---- INFORMATION SUPPLIED
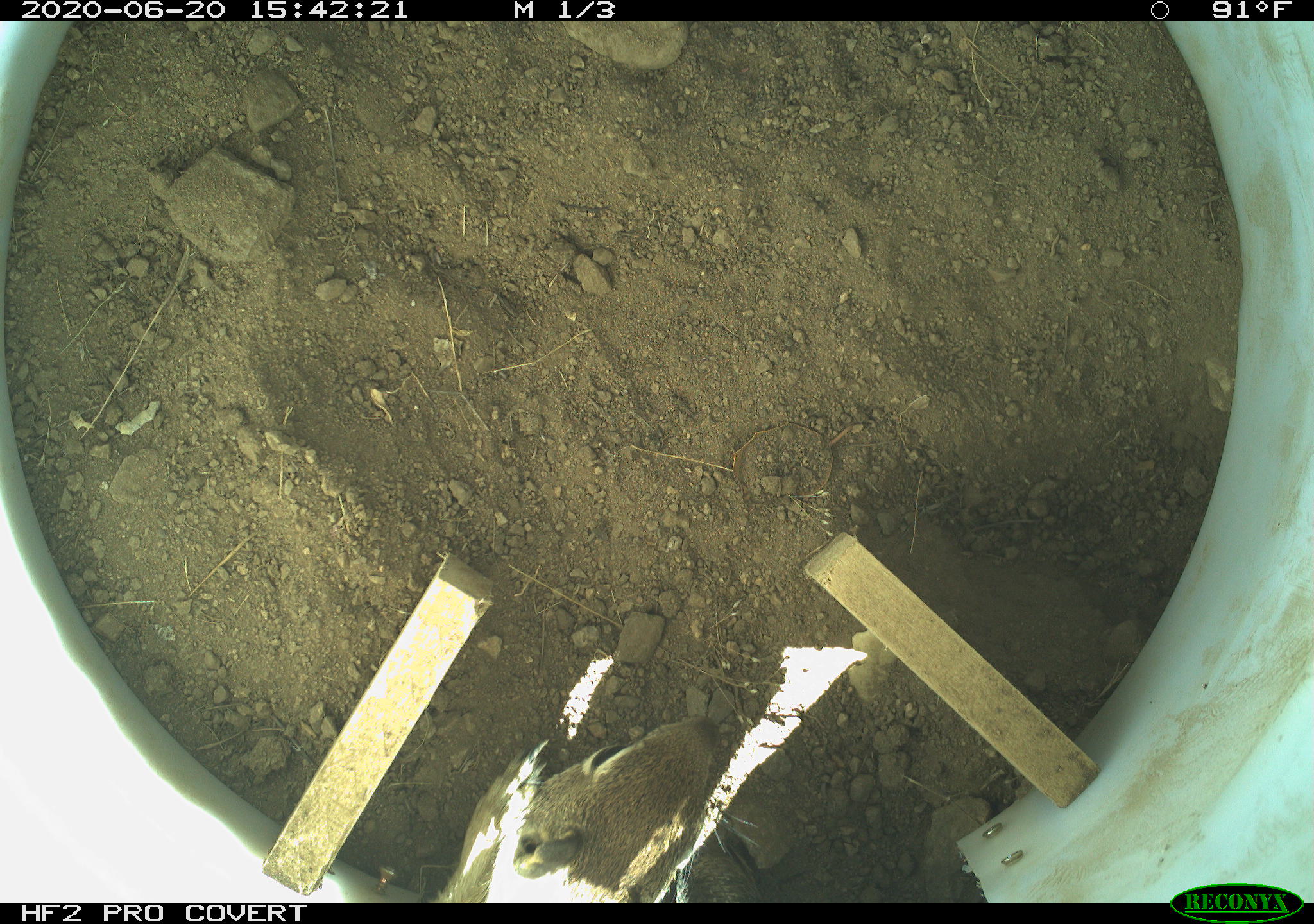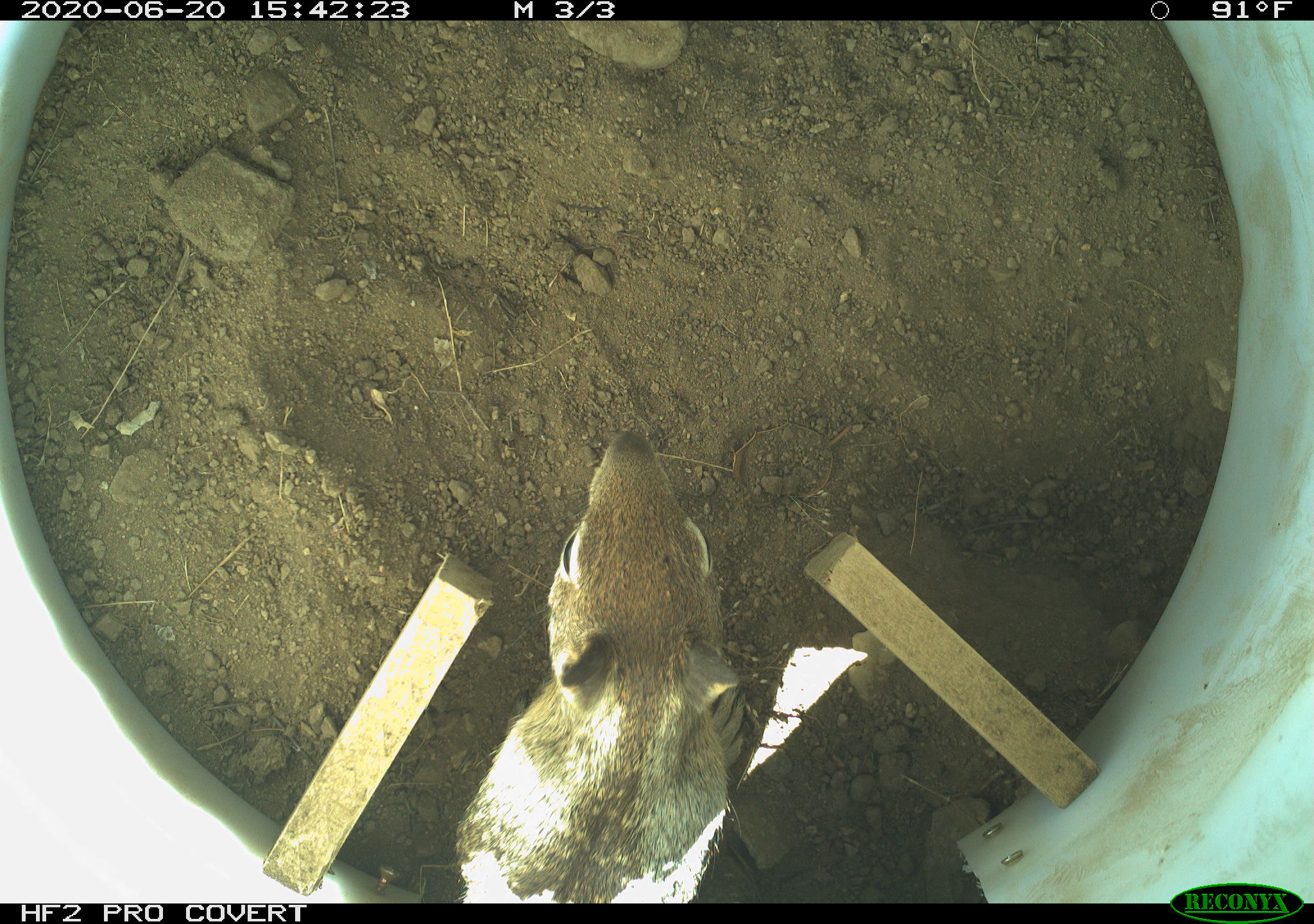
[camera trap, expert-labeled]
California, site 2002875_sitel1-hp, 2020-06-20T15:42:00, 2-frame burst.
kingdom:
--------
_TASK REQUIREMENTS_
Without including any picture, reproduce all of the material exactly.

_ANSWER FOR THIS EXERCISE_
[camera trap, expert-labeled]
California, site 2002875_sitel1-hp, 2020-06-20T15:42:00, 2-frame burst.
kingdom:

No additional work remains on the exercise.